SHORT PROBLEM:
Rewrite the lines below, replacing "dumpster lid" with "trash bin lid" and leaving everything else unchanged.

RECORDS PROVIDED:
--- begin ---

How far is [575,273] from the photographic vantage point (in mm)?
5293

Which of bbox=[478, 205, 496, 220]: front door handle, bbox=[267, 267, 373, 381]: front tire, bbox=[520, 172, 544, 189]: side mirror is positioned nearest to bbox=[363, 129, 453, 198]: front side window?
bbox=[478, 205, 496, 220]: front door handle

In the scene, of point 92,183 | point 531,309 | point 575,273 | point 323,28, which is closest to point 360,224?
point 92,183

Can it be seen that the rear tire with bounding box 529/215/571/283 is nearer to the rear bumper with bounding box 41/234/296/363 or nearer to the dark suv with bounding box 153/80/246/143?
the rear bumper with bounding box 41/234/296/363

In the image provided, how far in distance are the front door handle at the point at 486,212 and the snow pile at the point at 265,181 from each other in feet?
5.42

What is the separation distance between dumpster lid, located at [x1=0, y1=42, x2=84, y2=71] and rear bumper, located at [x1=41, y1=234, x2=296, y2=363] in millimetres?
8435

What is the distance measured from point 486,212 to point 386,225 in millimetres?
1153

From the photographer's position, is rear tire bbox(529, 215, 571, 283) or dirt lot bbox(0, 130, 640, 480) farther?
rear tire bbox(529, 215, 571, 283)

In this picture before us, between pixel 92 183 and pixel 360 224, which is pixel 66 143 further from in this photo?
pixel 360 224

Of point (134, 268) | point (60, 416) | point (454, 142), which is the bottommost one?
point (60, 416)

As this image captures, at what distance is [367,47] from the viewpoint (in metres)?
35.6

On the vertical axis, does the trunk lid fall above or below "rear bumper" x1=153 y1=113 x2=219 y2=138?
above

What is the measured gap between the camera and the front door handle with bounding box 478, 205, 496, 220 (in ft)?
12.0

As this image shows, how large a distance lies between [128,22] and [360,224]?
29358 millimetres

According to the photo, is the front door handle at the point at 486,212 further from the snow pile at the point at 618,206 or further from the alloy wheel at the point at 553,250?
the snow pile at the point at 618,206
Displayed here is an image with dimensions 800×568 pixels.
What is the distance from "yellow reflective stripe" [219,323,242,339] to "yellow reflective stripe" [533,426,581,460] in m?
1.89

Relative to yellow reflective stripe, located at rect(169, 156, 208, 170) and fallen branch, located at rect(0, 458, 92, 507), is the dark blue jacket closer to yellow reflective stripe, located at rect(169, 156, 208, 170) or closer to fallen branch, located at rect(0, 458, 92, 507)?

--- end ---

RESPONSE TO THIS EXERCISE:
How far is [575,273] from the photographic vantage point (in mm)?
5293

Which of bbox=[478, 205, 496, 220]: front door handle, bbox=[267, 267, 373, 381]: front tire, bbox=[520, 172, 544, 189]: side mirror is positioned nearest to bbox=[363, 129, 453, 198]: front side window?
bbox=[478, 205, 496, 220]: front door handle

In the scene, of point 92,183 | point 531,309 | point 575,273 | point 323,28, which is closest to point 360,224?
point 92,183

Can it be seen that the rear tire with bounding box 529/215/571/283 is nearer to the rear bumper with bounding box 41/234/296/363 or nearer to the dark suv with bounding box 153/80/246/143?
the rear bumper with bounding box 41/234/296/363

In the image provided, how far in distance are the front door handle at the point at 486,212 and the snow pile at the point at 265,181 from each other in feet?
5.42

What is the separation distance between trash bin lid, located at [x1=0, y1=42, x2=84, y2=71] and rear bumper, located at [x1=41, y1=234, x2=296, y2=363] in millimetres?
8435

What is the distance measured from point 486,212 to point 386,225 in millimetres?
1153

From the photographer's position, is rear tire bbox(529, 215, 571, 283) or dirt lot bbox(0, 130, 640, 480) farther?
rear tire bbox(529, 215, 571, 283)

In this picture before us, between pixel 92 183 and pixel 360 224, which is pixel 66 143 further from in this photo?
pixel 360 224

Of point (134, 268) | point (60, 416) | point (454, 142), which is the bottommost one?
point (60, 416)

As this image captures, at what distance is [367,47] from the viewpoint (in metres)?
35.6

On the vertical axis, does the trunk lid fall above or below "rear bumper" x1=153 y1=113 x2=219 y2=138?
above

What is the measured gap between the camera and the front door handle with bounding box 478, 205, 496, 220 (in ft)?
12.0

As this image shows, how large a distance lies between [128,22] and [360,224]?
29358 millimetres

According to the photo, is the front door handle at the point at 486,212 further from the snow pile at the point at 618,206 or further from the alloy wheel at the point at 553,250?
the snow pile at the point at 618,206
Displayed here is an image with dimensions 800×568 pixels.
What is the distance from "yellow reflective stripe" [219,323,242,339] to "yellow reflective stripe" [533,426,581,460] in m?
1.89

Relative to yellow reflective stripe, located at rect(169, 156, 208, 170) and fallen branch, located at rect(0, 458, 92, 507), is the dark blue jacket closer to yellow reflective stripe, located at rect(169, 156, 208, 170) or closer to fallen branch, located at rect(0, 458, 92, 507)?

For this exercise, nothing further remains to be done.